• _Problem set_:
(1) Answer each question using the anvil pin excerpt, marking your answers (a), (b), and (c):
(a) In which direction may the anvil pin slide within the concave grooves of the hammer?
(b) Which figure is an enlarged view of a concave groove in the hammer?
(c) What does Fig. 1 show a sectional view of?
(2) Summarize the anvil pin excerpt in two sentences.

SUMMARY OF THE INVENTION

One object of the present invention is to provide a support structure of an anvil pin which can transmit rotation force coming from a rotor shaft to an anvil stably in a power impact wrench.
Another object of the present invention is to secure a stable reciprocating movement of the anvil pin such that the anvil pin can slide in the axial direction within the concave grooves of the hammer but cannot move in the radial direction of the hammer to the utmost, in order not to be effected even if the cam release spring is a little unstable and rattles.
The other object of the present invention is to provide a stable support structure of an anvil pin in an impact wrench which can generate strong impact force by making the tip of the anvil pin reach the ear-like projection smoothly without striking the chin portion of the anvil by a stable reciprocating movement.

BRIEF DESCRIPTION OF THE DRAWINGS

The present invention will be described with reference to the accompanying drawings; wherein:

Fig. 1 is a sectional view of an impact wrench of a conventional type;
Fig. 2 is a sectional view along the line II-II of Fig. 1;
Fig. 3 is a sectional view along the line III-III of Fig. 1;
Fig. 4 is a sectional view of an impact wrench according to the present invention;
Fig. 5 is a sectional view along the line V-V of Fig. 4;
Fig. 6 is a detailed view of an anvil shaft and a hammer cam portion; and
Fig. 7 is an enlarged view of a concave groove in the hammer.

• _Raw data_:
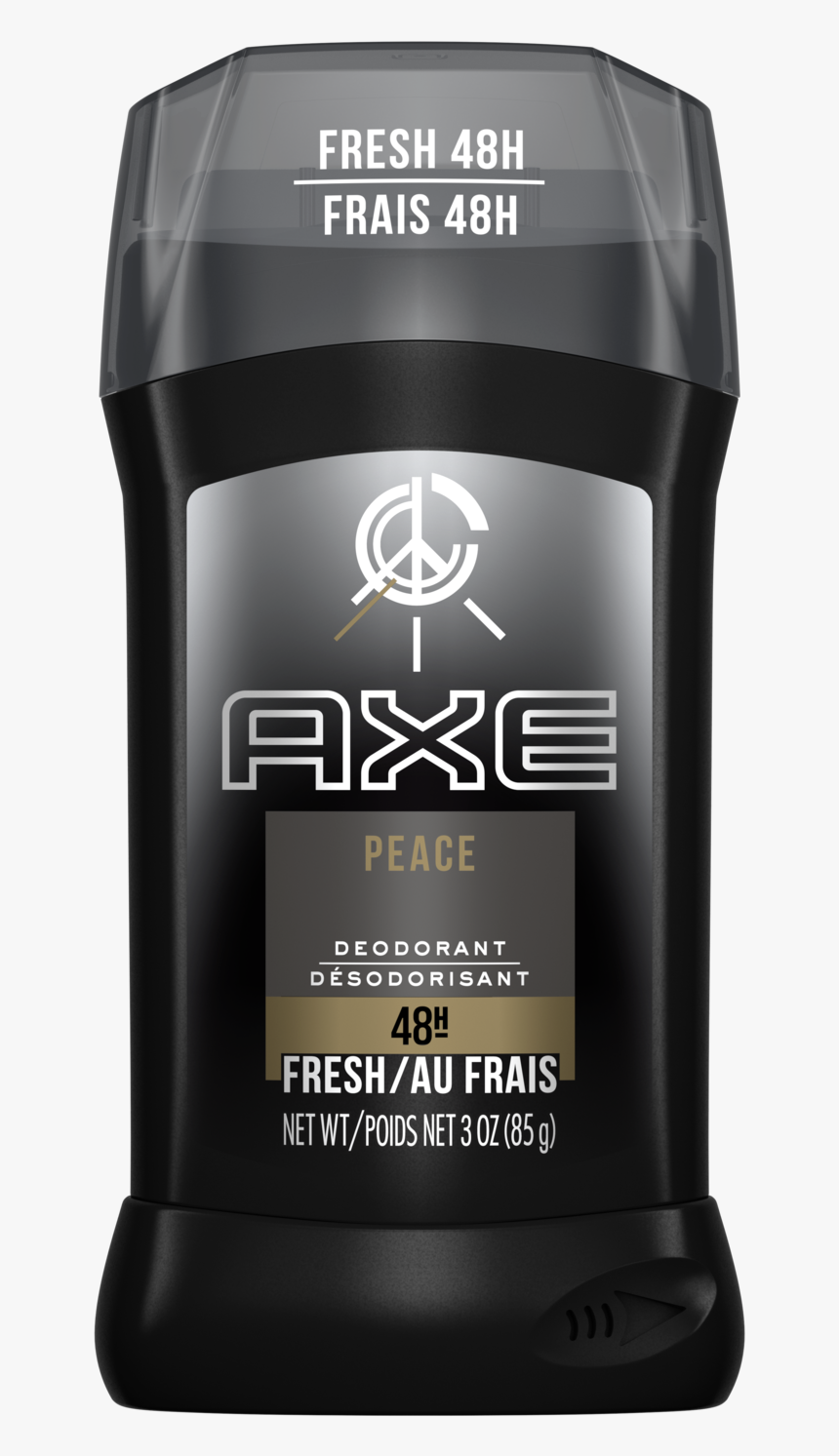 Axe Black Chill Depoderant, HD Png Download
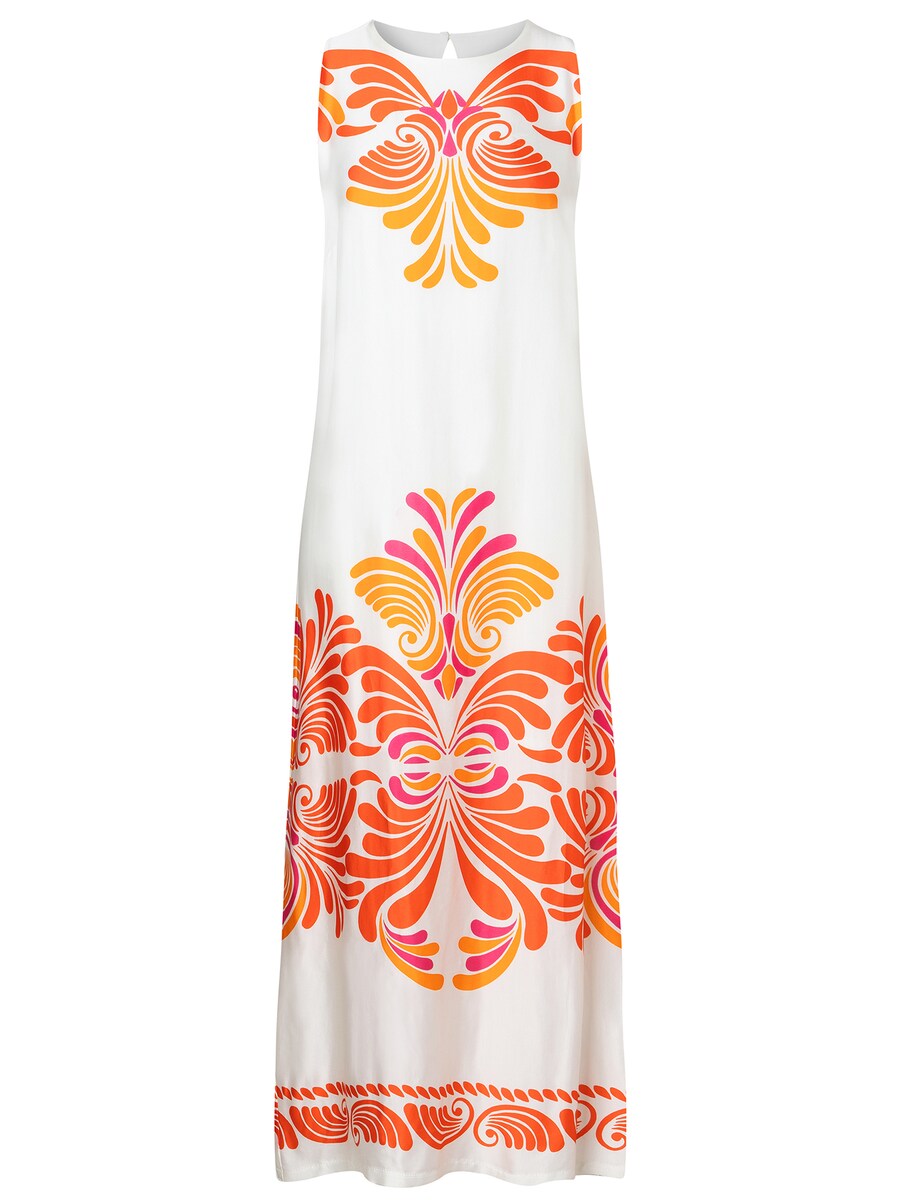 Платье Ana Alcazar Waya, белый 
Платье Ana Alcazar Waya, белый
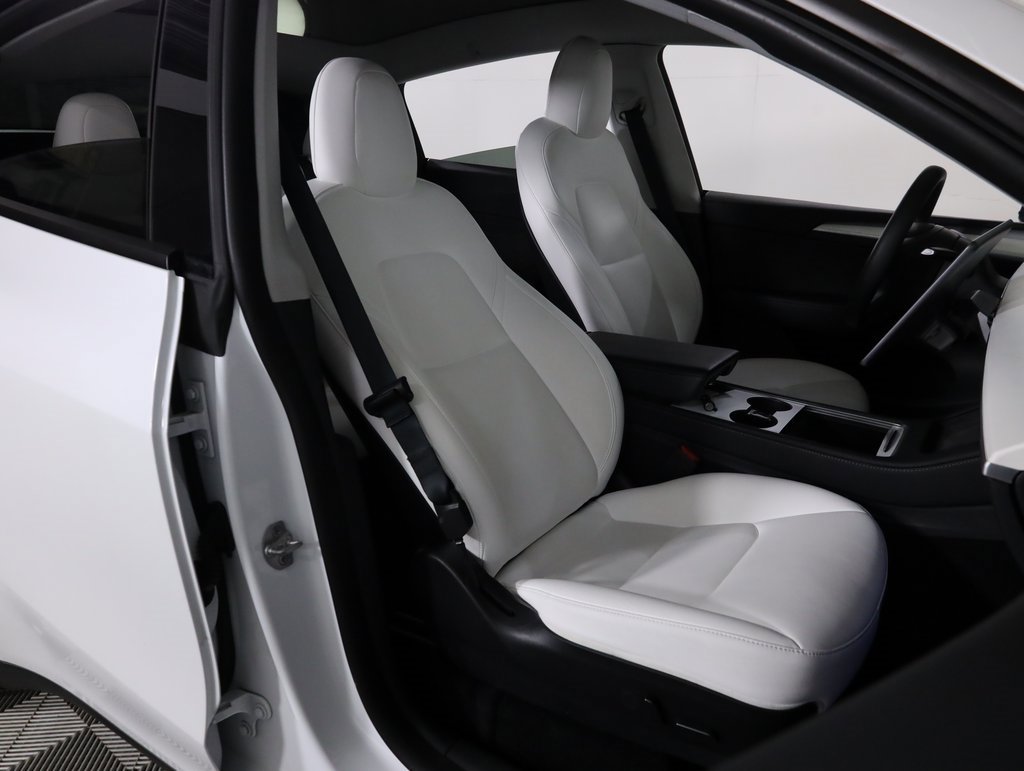 Used 2023 Tesla Model Y Performance image 60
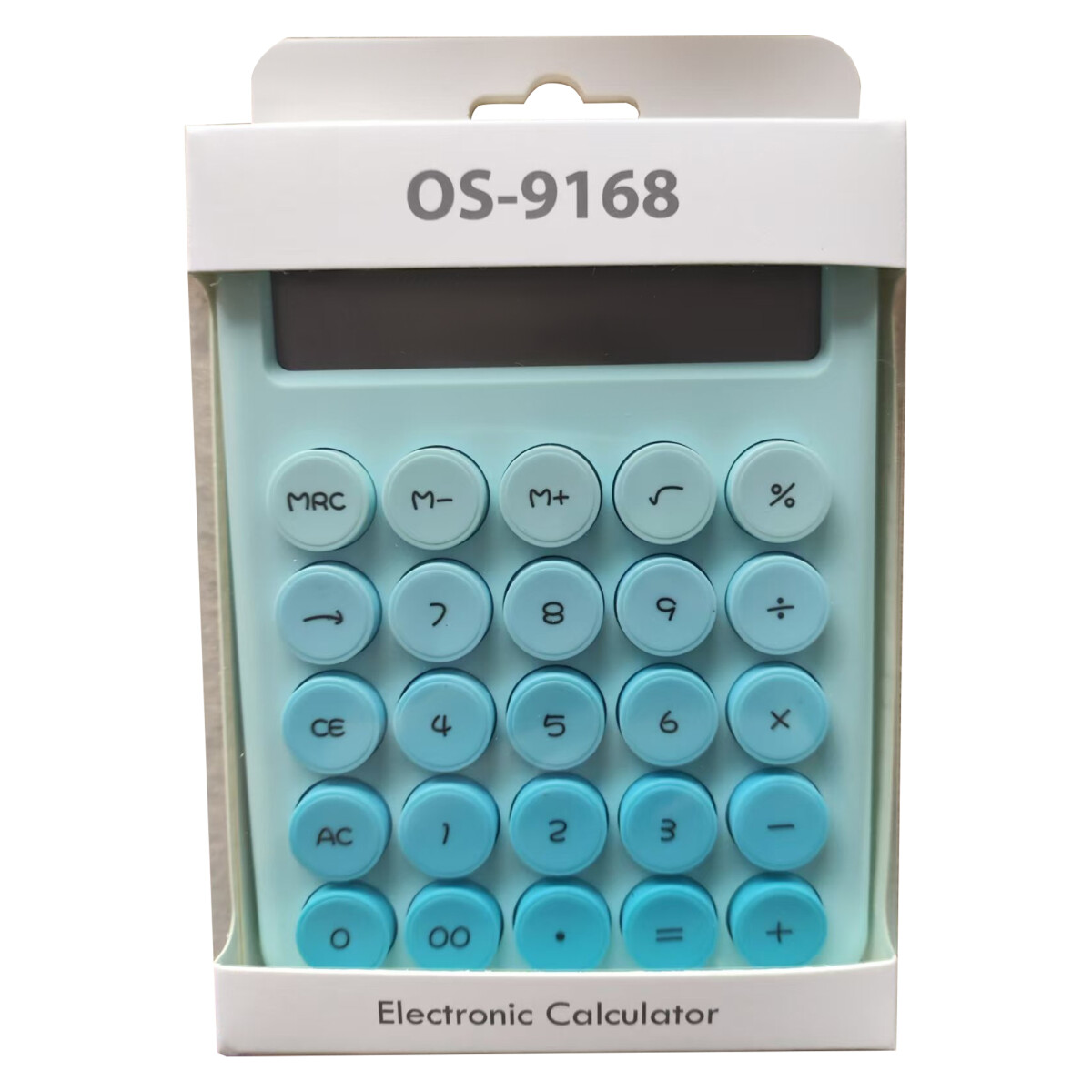 CALCULADORA 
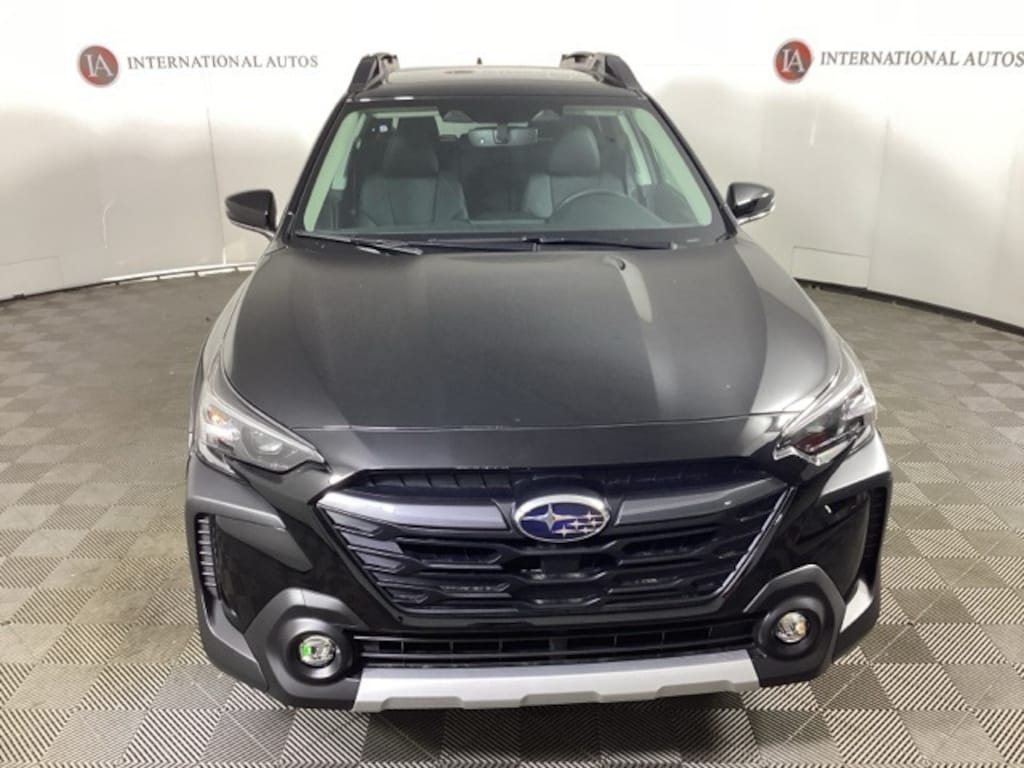 New 2025 Subaru Outback Limited SUV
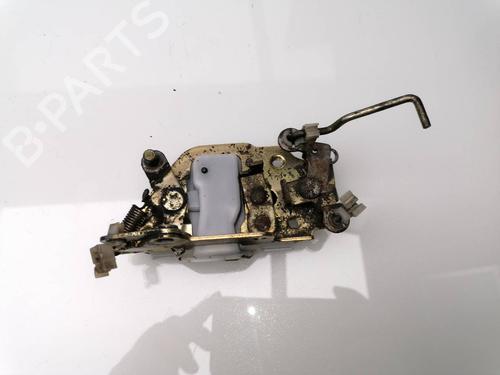 Front right lock SUZUKI SAMURAI Closed Off-Road Vehicle (SJ_) 1.9 TD All-wheel Drive (SJ419TD) | BP23453878C97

• _Exercise responses_:
(1)
(a) The axial direction.
(b) Fig. 7.
(c) An impact wrench of a conventional type.

(2) The invention aims to provide a support structure for an anvil pin in a power impact wrench that stably transmits rotation force from the rotor shaft to the anvil, lets the pin slide axially within the hammer's concave grooves while restricting its radial movement, and generates strong impact force by letting the pin tip reach the ear-like projection smoothly without striking the anvil's chin portion. The invention is described with reference to seven drawings, which include sectional views of a conventional impact wrench and of one according to the invention, a detailed view of the anvil shaft and hammer cam portion, and an enlarged view of a concave groove in the hammer.